Compressed Air Leaks and Ultrasonic Inspection

-By Paul Tashian, Superior Signal Company LLC

Detecting compressed air leaks with AccuTrak VPX-WREfficiency can be measured or defined in many ways. Regardless of your definition, non-efficient systems and processes can seriously effect the economics of any facility. Efficiency can be expressed as the ratio of input power to output power. It is an indicator of the "tightness" of the plant. Input power includes all the power consumed to reach a level of output. Therefore, the higher the input power for the same level of output, the lower the efficiency, and the profits!

How can input power be minimized? One of the easiest ways is to avoid wasting it. One of the main culprits of energy waste are compressed air leaks. Air leaks are very common, and can easily go undetected. In order to stop the waste, leaks must be found and fixed. Remarkably, this is a relatively simple process, providing the people responsible for it have the tools to do the job,

Most of us already understand the importance of locating and repairing air leaks and the incredible costs that can be associated with such waste - easily 10's of thousands of dollars in most plants, 100’s of thousands in some. Estimates given by the US Department of Energy show that in plants with no routine leakage programs, roughly 30% of compressed air is being lost Not only do leaks add to everyday operating costs, but will also ultimately affect the life of your compressor(s).
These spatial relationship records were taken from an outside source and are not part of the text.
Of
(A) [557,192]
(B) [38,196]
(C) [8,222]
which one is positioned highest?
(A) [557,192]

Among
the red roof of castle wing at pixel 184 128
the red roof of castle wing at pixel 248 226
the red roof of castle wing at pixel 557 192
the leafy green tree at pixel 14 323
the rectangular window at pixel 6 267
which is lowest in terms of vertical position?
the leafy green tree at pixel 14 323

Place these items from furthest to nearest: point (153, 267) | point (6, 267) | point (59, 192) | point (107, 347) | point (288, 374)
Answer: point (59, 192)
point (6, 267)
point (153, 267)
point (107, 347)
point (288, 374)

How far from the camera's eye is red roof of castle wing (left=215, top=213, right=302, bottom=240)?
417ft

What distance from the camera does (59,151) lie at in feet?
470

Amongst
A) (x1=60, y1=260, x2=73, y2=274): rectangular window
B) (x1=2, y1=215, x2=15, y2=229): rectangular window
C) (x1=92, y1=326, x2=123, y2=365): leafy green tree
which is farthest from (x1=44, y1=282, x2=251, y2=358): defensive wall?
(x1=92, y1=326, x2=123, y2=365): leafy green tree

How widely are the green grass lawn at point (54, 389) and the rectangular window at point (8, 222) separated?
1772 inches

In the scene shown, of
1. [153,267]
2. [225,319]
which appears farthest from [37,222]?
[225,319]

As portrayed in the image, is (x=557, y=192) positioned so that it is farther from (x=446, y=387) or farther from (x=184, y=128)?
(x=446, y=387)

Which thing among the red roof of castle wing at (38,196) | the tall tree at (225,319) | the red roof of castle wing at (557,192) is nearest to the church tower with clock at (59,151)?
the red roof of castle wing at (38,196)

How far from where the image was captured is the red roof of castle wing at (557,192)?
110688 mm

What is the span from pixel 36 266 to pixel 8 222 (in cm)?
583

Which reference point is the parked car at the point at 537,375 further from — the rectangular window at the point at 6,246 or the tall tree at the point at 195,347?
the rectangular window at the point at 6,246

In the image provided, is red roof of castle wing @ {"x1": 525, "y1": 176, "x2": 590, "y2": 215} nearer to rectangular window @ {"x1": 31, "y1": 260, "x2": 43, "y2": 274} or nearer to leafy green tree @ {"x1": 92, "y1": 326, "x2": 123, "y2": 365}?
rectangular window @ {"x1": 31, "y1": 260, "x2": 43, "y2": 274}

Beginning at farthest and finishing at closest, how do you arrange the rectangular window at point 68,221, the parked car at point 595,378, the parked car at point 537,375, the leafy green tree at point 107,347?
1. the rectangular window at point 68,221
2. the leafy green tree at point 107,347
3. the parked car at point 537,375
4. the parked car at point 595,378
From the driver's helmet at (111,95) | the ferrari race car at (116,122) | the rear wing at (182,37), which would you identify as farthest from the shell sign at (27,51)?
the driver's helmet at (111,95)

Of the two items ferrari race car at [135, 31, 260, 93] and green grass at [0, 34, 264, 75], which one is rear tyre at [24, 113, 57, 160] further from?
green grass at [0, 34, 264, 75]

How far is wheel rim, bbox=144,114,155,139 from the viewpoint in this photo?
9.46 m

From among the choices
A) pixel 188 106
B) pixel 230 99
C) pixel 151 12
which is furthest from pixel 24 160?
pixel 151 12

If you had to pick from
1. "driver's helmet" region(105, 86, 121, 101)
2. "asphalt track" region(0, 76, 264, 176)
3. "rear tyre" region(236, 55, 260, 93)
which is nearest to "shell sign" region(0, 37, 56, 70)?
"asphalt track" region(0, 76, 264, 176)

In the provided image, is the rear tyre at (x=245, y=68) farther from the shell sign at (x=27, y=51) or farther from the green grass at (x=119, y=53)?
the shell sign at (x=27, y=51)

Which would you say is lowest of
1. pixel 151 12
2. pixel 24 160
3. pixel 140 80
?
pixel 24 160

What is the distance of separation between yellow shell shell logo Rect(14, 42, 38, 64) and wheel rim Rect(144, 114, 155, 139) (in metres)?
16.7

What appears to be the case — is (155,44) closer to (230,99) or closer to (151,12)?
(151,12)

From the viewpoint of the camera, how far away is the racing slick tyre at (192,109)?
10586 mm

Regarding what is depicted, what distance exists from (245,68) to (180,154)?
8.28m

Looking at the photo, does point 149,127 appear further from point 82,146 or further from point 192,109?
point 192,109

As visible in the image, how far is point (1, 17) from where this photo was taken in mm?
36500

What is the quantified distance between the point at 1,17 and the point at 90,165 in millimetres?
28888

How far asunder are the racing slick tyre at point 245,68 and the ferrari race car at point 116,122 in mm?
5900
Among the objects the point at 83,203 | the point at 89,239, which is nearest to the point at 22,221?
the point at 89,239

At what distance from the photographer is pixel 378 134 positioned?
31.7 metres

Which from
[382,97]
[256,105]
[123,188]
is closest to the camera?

Ultrasonic inspection is the most effective way to locate these costly leaks.

For many years ultrasonic leak detection techniques have been used in plant maintenance programs to reduce energy costs, and increase equipment reliability. Compressed air leak detection has proved to be one of the most popular uses for this versatile technology. In our daily interaction with those responsible for maximizing plant efficiency, however, experience shows that many who are using ultrasonics don't really understand the physical principles behind the operation of these instruments. This can result in a false sense of security, and unrealistic expectations. This article will describe the physical basis of ultrasonic inspection, and offer some tips on setting up your own leak detection program.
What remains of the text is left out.